## Elenco dei compiti
**A)** Elenca i nomi propri di persone, personaggi, case editrici e paesi che compaiono nella recensione.
**B)** Trascrivi dalla recensione, senza modifiche, il brano compreso tra "In quest’ultima opera" e "e da meduse.", estremi inclusi.

## Testo di lettura

In quest’ultima opera della canadese Martine Desjardins, la prima tradotta in italiano, è questione di perturbante. Come Das Unheimlich attiene al familiare e allo stesso tempo a ciò che deve restare nascosto, la protagonista di Medusa, edito in Italia da Alter Ego (pp. 228, euro 17), deve restare nascosta dallo sguardo dei suoi, da quello degli altri financo dal riflesso dei suoi stessi occhi. Medusa è costretta a camminare a testa bassa, non ha mai conosciuto l’affetto dei genitori e delle sorelle, vivendo celata anche nella propria casa finché verrà rinchiusa in un istituto per ragazze con malformazioni, lontano dal villaggio e prossimo a un lago misterioso abitato da spiriti e da meduse.

## Righe di dati

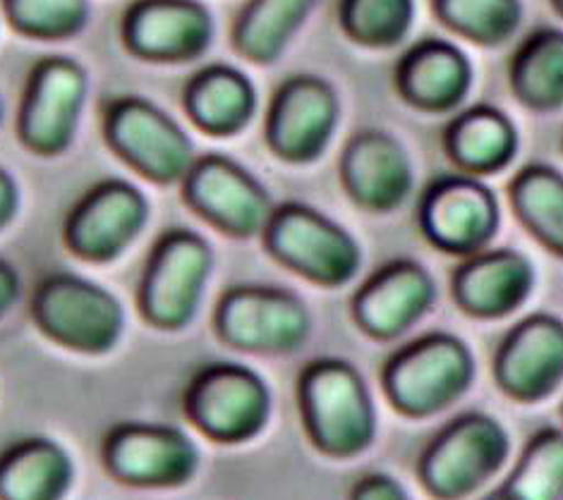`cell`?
I'll return each instance as SVG.
<instances>
[{
	"instance_id": "obj_1",
	"label": "cell",
	"mask_w": 563,
	"mask_h": 500,
	"mask_svg": "<svg viewBox=\"0 0 563 500\" xmlns=\"http://www.w3.org/2000/svg\"><path fill=\"white\" fill-rule=\"evenodd\" d=\"M305 434L331 459H353L377 438V404L351 362L327 357L307 364L298 381Z\"/></svg>"
},
{
	"instance_id": "obj_2",
	"label": "cell",
	"mask_w": 563,
	"mask_h": 500,
	"mask_svg": "<svg viewBox=\"0 0 563 500\" xmlns=\"http://www.w3.org/2000/svg\"><path fill=\"white\" fill-rule=\"evenodd\" d=\"M475 355L461 337L429 333L386 362L382 386L388 402L410 419L449 410L475 381Z\"/></svg>"
},
{
	"instance_id": "obj_3",
	"label": "cell",
	"mask_w": 563,
	"mask_h": 500,
	"mask_svg": "<svg viewBox=\"0 0 563 500\" xmlns=\"http://www.w3.org/2000/svg\"><path fill=\"white\" fill-rule=\"evenodd\" d=\"M511 455V436L499 419L467 412L429 441L418 479L434 500H465L487 486Z\"/></svg>"
},
{
	"instance_id": "obj_4",
	"label": "cell",
	"mask_w": 563,
	"mask_h": 500,
	"mask_svg": "<svg viewBox=\"0 0 563 500\" xmlns=\"http://www.w3.org/2000/svg\"><path fill=\"white\" fill-rule=\"evenodd\" d=\"M262 235L276 262L317 286L339 288L360 274V242L312 207L286 204L274 209Z\"/></svg>"
},
{
	"instance_id": "obj_5",
	"label": "cell",
	"mask_w": 563,
	"mask_h": 500,
	"mask_svg": "<svg viewBox=\"0 0 563 500\" xmlns=\"http://www.w3.org/2000/svg\"><path fill=\"white\" fill-rule=\"evenodd\" d=\"M32 312L48 337L87 355L109 353L125 329V309L118 297L73 274L46 278L34 295Z\"/></svg>"
},
{
	"instance_id": "obj_6",
	"label": "cell",
	"mask_w": 563,
	"mask_h": 500,
	"mask_svg": "<svg viewBox=\"0 0 563 500\" xmlns=\"http://www.w3.org/2000/svg\"><path fill=\"white\" fill-rule=\"evenodd\" d=\"M185 412L211 441L245 443L269 424L272 388L243 364H211L187 388Z\"/></svg>"
},
{
	"instance_id": "obj_7",
	"label": "cell",
	"mask_w": 563,
	"mask_h": 500,
	"mask_svg": "<svg viewBox=\"0 0 563 500\" xmlns=\"http://www.w3.org/2000/svg\"><path fill=\"white\" fill-rule=\"evenodd\" d=\"M213 271V252L192 230H170L158 240L142 278V312L154 326L178 331L205 300Z\"/></svg>"
},
{
	"instance_id": "obj_8",
	"label": "cell",
	"mask_w": 563,
	"mask_h": 500,
	"mask_svg": "<svg viewBox=\"0 0 563 500\" xmlns=\"http://www.w3.org/2000/svg\"><path fill=\"white\" fill-rule=\"evenodd\" d=\"M221 341L257 355H290L312 331L310 309L288 290L243 286L223 295L217 309Z\"/></svg>"
},
{
	"instance_id": "obj_9",
	"label": "cell",
	"mask_w": 563,
	"mask_h": 500,
	"mask_svg": "<svg viewBox=\"0 0 563 500\" xmlns=\"http://www.w3.org/2000/svg\"><path fill=\"white\" fill-rule=\"evenodd\" d=\"M103 465L135 489H180L197 475L199 451L176 426L123 424L103 441Z\"/></svg>"
},
{
	"instance_id": "obj_10",
	"label": "cell",
	"mask_w": 563,
	"mask_h": 500,
	"mask_svg": "<svg viewBox=\"0 0 563 500\" xmlns=\"http://www.w3.org/2000/svg\"><path fill=\"white\" fill-rule=\"evenodd\" d=\"M85 67L70 58H46L34 67L20 111V137L36 154L56 156L75 142L87 103Z\"/></svg>"
},
{
	"instance_id": "obj_11",
	"label": "cell",
	"mask_w": 563,
	"mask_h": 500,
	"mask_svg": "<svg viewBox=\"0 0 563 500\" xmlns=\"http://www.w3.org/2000/svg\"><path fill=\"white\" fill-rule=\"evenodd\" d=\"M106 137L130 166L161 185L183 182L195 146L173 120L142 99H120L106 115Z\"/></svg>"
},
{
	"instance_id": "obj_12",
	"label": "cell",
	"mask_w": 563,
	"mask_h": 500,
	"mask_svg": "<svg viewBox=\"0 0 563 500\" xmlns=\"http://www.w3.org/2000/svg\"><path fill=\"white\" fill-rule=\"evenodd\" d=\"M420 225L437 249L473 256L499 233L501 209L485 182L453 175L429 185L420 204Z\"/></svg>"
},
{
	"instance_id": "obj_13",
	"label": "cell",
	"mask_w": 563,
	"mask_h": 500,
	"mask_svg": "<svg viewBox=\"0 0 563 500\" xmlns=\"http://www.w3.org/2000/svg\"><path fill=\"white\" fill-rule=\"evenodd\" d=\"M183 185L190 207L233 237L262 235L274 213L262 182L225 156L195 160Z\"/></svg>"
},
{
	"instance_id": "obj_14",
	"label": "cell",
	"mask_w": 563,
	"mask_h": 500,
	"mask_svg": "<svg viewBox=\"0 0 563 500\" xmlns=\"http://www.w3.org/2000/svg\"><path fill=\"white\" fill-rule=\"evenodd\" d=\"M341 103L324 79L292 77L278 89L266 120V142L288 164H312L336 132Z\"/></svg>"
},
{
	"instance_id": "obj_15",
	"label": "cell",
	"mask_w": 563,
	"mask_h": 500,
	"mask_svg": "<svg viewBox=\"0 0 563 500\" xmlns=\"http://www.w3.org/2000/svg\"><path fill=\"white\" fill-rule=\"evenodd\" d=\"M150 213V201L135 185L101 182L73 209L65 223V240L87 262H111L142 235Z\"/></svg>"
},
{
	"instance_id": "obj_16",
	"label": "cell",
	"mask_w": 563,
	"mask_h": 500,
	"mask_svg": "<svg viewBox=\"0 0 563 500\" xmlns=\"http://www.w3.org/2000/svg\"><path fill=\"white\" fill-rule=\"evenodd\" d=\"M494 378L516 402H540L563 384V321L552 314L522 319L494 357Z\"/></svg>"
},
{
	"instance_id": "obj_17",
	"label": "cell",
	"mask_w": 563,
	"mask_h": 500,
	"mask_svg": "<svg viewBox=\"0 0 563 500\" xmlns=\"http://www.w3.org/2000/svg\"><path fill=\"white\" fill-rule=\"evenodd\" d=\"M123 42L144 60L185 63L213 44V18L199 0H137L123 18Z\"/></svg>"
},
{
	"instance_id": "obj_18",
	"label": "cell",
	"mask_w": 563,
	"mask_h": 500,
	"mask_svg": "<svg viewBox=\"0 0 563 500\" xmlns=\"http://www.w3.org/2000/svg\"><path fill=\"white\" fill-rule=\"evenodd\" d=\"M437 300V282L424 266L400 259L379 268L353 297L357 326L374 341H394L418 323Z\"/></svg>"
},
{
	"instance_id": "obj_19",
	"label": "cell",
	"mask_w": 563,
	"mask_h": 500,
	"mask_svg": "<svg viewBox=\"0 0 563 500\" xmlns=\"http://www.w3.org/2000/svg\"><path fill=\"white\" fill-rule=\"evenodd\" d=\"M341 180L357 207L377 213L394 211L412 189L408 152L391 134L379 130L360 132L343 152Z\"/></svg>"
},
{
	"instance_id": "obj_20",
	"label": "cell",
	"mask_w": 563,
	"mask_h": 500,
	"mask_svg": "<svg viewBox=\"0 0 563 500\" xmlns=\"http://www.w3.org/2000/svg\"><path fill=\"white\" fill-rule=\"evenodd\" d=\"M534 280L538 274L526 254L482 249L455 268L453 300L475 319H501L526 304Z\"/></svg>"
},
{
	"instance_id": "obj_21",
	"label": "cell",
	"mask_w": 563,
	"mask_h": 500,
	"mask_svg": "<svg viewBox=\"0 0 563 500\" xmlns=\"http://www.w3.org/2000/svg\"><path fill=\"white\" fill-rule=\"evenodd\" d=\"M473 85V65L449 42L429 38L410 48L398 65V89L422 111H451Z\"/></svg>"
},
{
	"instance_id": "obj_22",
	"label": "cell",
	"mask_w": 563,
	"mask_h": 500,
	"mask_svg": "<svg viewBox=\"0 0 563 500\" xmlns=\"http://www.w3.org/2000/svg\"><path fill=\"white\" fill-rule=\"evenodd\" d=\"M73 481V457L48 438L22 441L0 455V500H63Z\"/></svg>"
},
{
	"instance_id": "obj_23",
	"label": "cell",
	"mask_w": 563,
	"mask_h": 500,
	"mask_svg": "<svg viewBox=\"0 0 563 500\" xmlns=\"http://www.w3.org/2000/svg\"><path fill=\"white\" fill-rule=\"evenodd\" d=\"M185 108L197 127L217 137H228L250 125L257 111V91L252 79L235 67L213 65L187 87Z\"/></svg>"
},
{
	"instance_id": "obj_24",
	"label": "cell",
	"mask_w": 563,
	"mask_h": 500,
	"mask_svg": "<svg viewBox=\"0 0 563 500\" xmlns=\"http://www.w3.org/2000/svg\"><path fill=\"white\" fill-rule=\"evenodd\" d=\"M446 152L463 170L489 175L516 158L518 132L501 111L492 105H475L449 125Z\"/></svg>"
},
{
	"instance_id": "obj_25",
	"label": "cell",
	"mask_w": 563,
	"mask_h": 500,
	"mask_svg": "<svg viewBox=\"0 0 563 500\" xmlns=\"http://www.w3.org/2000/svg\"><path fill=\"white\" fill-rule=\"evenodd\" d=\"M317 5L319 0H250L235 22V48L254 63L278 60Z\"/></svg>"
},
{
	"instance_id": "obj_26",
	"label": "cell",
	"mask_w": 563,
	"mask_h": 500,
	"mask_svg": "<svg viewBox=\"0 0 563 500\" xmlns=\"http://www.w3.org/2000/svg\"><path fill=\"white\" fill-rule=\"evenodd\" d=\"M516 97L532 111L563 105V32H534L516 53L511 65Z\"/></svg>"
},
{
	"instance_id": "obj_27",
	"label": "cell",
	"mask_w": 563,
	"mask_h": 500,
	"mask_svg": "<svg viewBox=\"0 0 563 500\" xmlns=\"http://www.w3.org/2000/svg\"><path fill=\"white\" fill-rule=\"evenodd\" d=\"M511 204L520 223L563 256V175L549 166L522 168L511 182Z\"/></svg>"
},
{
	"instance_id": "obj_28",
	"label": "cell",
	"mask_w": 563,
	"mask_h": 500,
	"mask_svg": "<svg viewBox=\"0 0 563 500\" xmlns=\"http://www.w3.org/2000/svg\"><path fill=\"white\" fill-rule=\"evenodd\" d=\"M504 491L514 500H563V431L547 426L522 448Z\"/></svg>"
},
{
	"instance_id": "obj_29",
	"label": "cell",
	"mask_w": 563,
	"mask_h": 500,
	"mask_svg": "<svg viewBox=\"0 0 563 500\" xmlns=\"http://www.w3.org/2000/svg\"><path fill=\"white\" fill-rule=\"evenodd\" d=\"M434 5L453 32L485 46L504 44L522 22L520 0H434Z\"/></svg>"
},
{
	"instance_id": "obj_30",
	"label": "cell",
	"mask_w": 563,
	"mask_h": 500,
	"mask_svg": "<svg viewBox=\"0 0 563 500\" xmlns=\"http://www.w3.org/2000/svg\"><path fill=\"white\" fill-rule=\"evenodd\" d=\"M415 20V0H341V26L353 42L372 48L396 46Z\"/></svg>"
},
{
	"instance_id": "obj_31",
	"label": "cell",
	"mask_w": 563,
	"mask_h": 500,
	"mask_svg": "<svg viewBox=\"0 0 563 500\" xmlns=\"http://www.w3.org/2000/svg\"><path fill=\"white\" fill-rule=\"evenodd\" d=\"M3 10L20 34L46 42L82 34L91 18L89 0H3Z\"/></svg>"
},
{
	"instance_id": "obj_32",
	"label": "cell",
	"mask_w": 563,
	"mask_h": 500,
	"mask_svg": "<svg viewBox=\"0 0 563 500\" xmlns=\"http://www.w3.org/2000/svg\"><path fill=\"white\" fill-rule=\"evenodd\" d=\"M347 500H412L408 489L396 477L384 475V471H372V475L360 477Z\"/></svg>"
},
{
	"instance_id": "obj_33",
	"label": "cell",
	"mask_w": 563,
	"mask_h": 500,
	"mask_svg": "<svg viewBox=\"0 0 563 500\" xmlns=\"http://www.w3.org/2000/svg\"><path fill=\"white\" fill-rule=\"evenodd\" d=\"M22 292V282L15 268L10 264L0 262V316H5L15 302L20 300Z\"/></svg>"
},
{
	"instance_id": "obj_34",
	"label": "cell",
	"mask_w": 563,
	"mask_h": 500,
	"mask_svg": "<svg viewBox=\"0 0 563 500\" xmlns=\"http://www.w3.org/2000/svg\"><path fill=\"white\" fill-rule=\"evenodd\" d=\"M20 209V189L15 180L0 168V230H3Z\"/></svg>"
},
{
	"instance_id": "obj_35",
	"label": "cell",
	"mask_w": 563,
	"mask_h": 500,
	"mask_svg": "<svg viewBox=\"0 0 563 500\" xmlns=\"http://www.w3.org/2000/svg\"><path fill=\"white\" fill-rule=\"evenodd\" d=\"M479 500H514V498L508 496V493L504 491V486H501V489H496V491H492V493H487V496H482Z\"/></svg>"
},
{
	"instance_id": "obj_36",
	"label": "cell",
	"mask_w": 563,
	"mask_h": 500,
	"mask_svg": "<svg viewBox=\"0 0 563 500\" xmlns=\"http://www.w3.org/2000/svg\"><path fill=\"white\" fill-rule=\"evenodd\" d=\"M552 3H554V8H556L559 15L563 18V0H552Z\"/></svg>"
},
{
	"instance_id": "obj_37",
	"label": "cell",
	"mask_w": 563,
	"mask_h": 500,
	"mask_svg": "<svg viewBox=\"0 0 563 500\" xmlns=\"http://www.w3.org/2000/svg\"><path fill=\"white\" fill-rule=\"evenodd\" d=\"M0 120H3V101H0Z\"/></svg>"
}]
</instances>
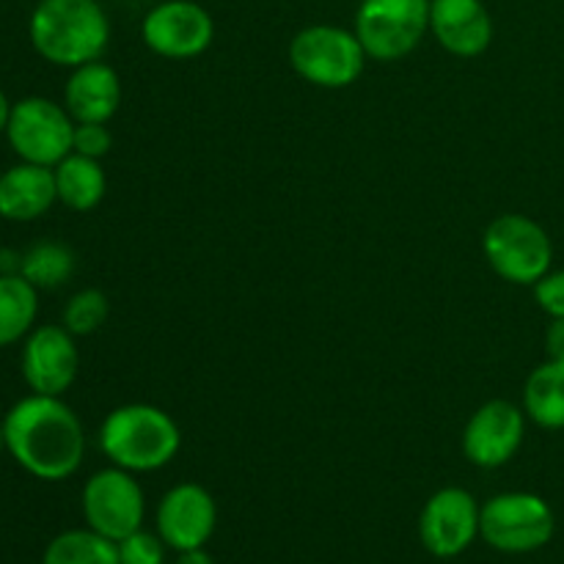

## Risposte ai compiti
**A)** Martine Desjardins, Medusa, Alter Ego, Italia

**B)**
In quest’ultima opera della canadese Martine Desjardins, la prima tradotta in italiano, è questione di perturbante. Come Das Unheimlich attiene al familiare e allo stesso tempo a ciò che deve restare nascosto, la protagonista di Medusa, edito in Italia da Alter Ego (pp. 228, euro 17), deve restare nascosta dallo sguardo dei suoi, da quello degli altri financo dal riflesso dei suoi stessi occhi. Medusa è costretta a camminare a testa bassa, non ha mai conosciuto l’affetto dei genitori e delle sorelle, vivendo celata anche nella propria casa finché verrà rinchiusa in un istituto per ragazze con malformazioni, lontano dal villaggio e prossimo a un lago misterioso abitato da spiriti e da meduse.